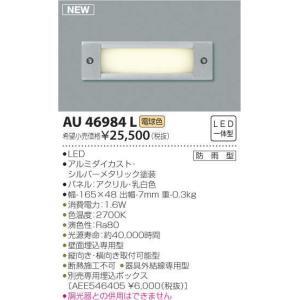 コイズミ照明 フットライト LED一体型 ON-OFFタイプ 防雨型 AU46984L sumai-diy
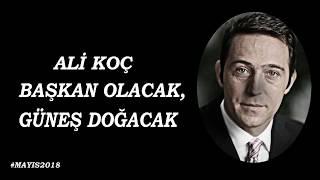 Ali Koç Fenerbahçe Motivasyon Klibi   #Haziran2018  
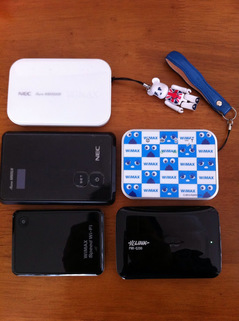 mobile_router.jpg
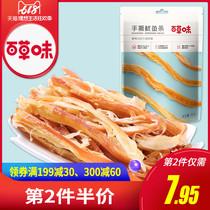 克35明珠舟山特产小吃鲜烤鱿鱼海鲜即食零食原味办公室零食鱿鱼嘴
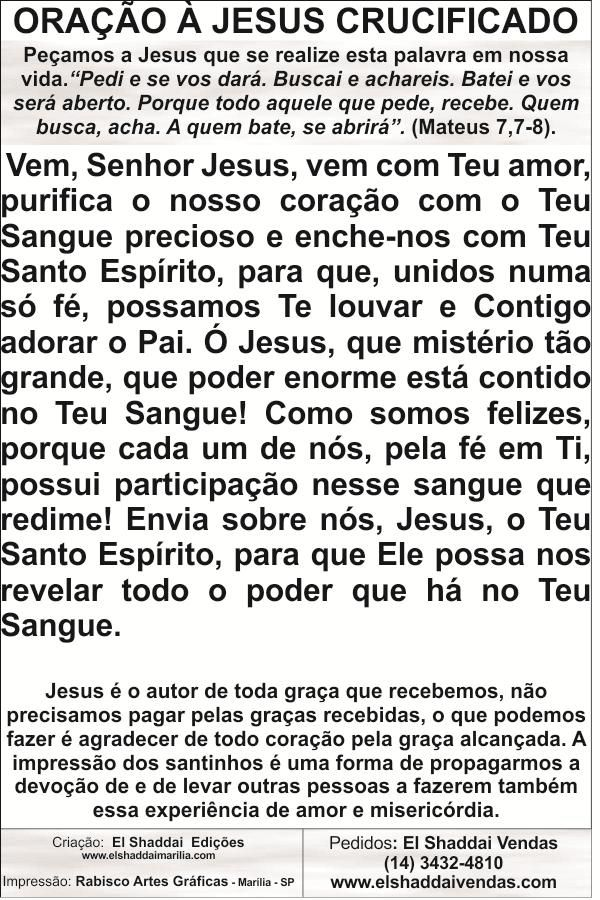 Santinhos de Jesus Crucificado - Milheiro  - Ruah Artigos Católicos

● About this exercise: The required output is every line from the one containing "克35明珠舟山特产小吃鲜烤鱿鱼海鲜即食零食原味办公室零食鱿鱼嘴" through the last line of the records, inclusive, reproduced exactly and without pictures.

● Response for this exercise:
 克35明珠舟山特产小吃鲜烤鱿鱼海鲜即食零食原味办公室零食鱿鱼嘴
 Santinhos de Jesus Crucificado - Milheiro  - Ruah Artigos Católicos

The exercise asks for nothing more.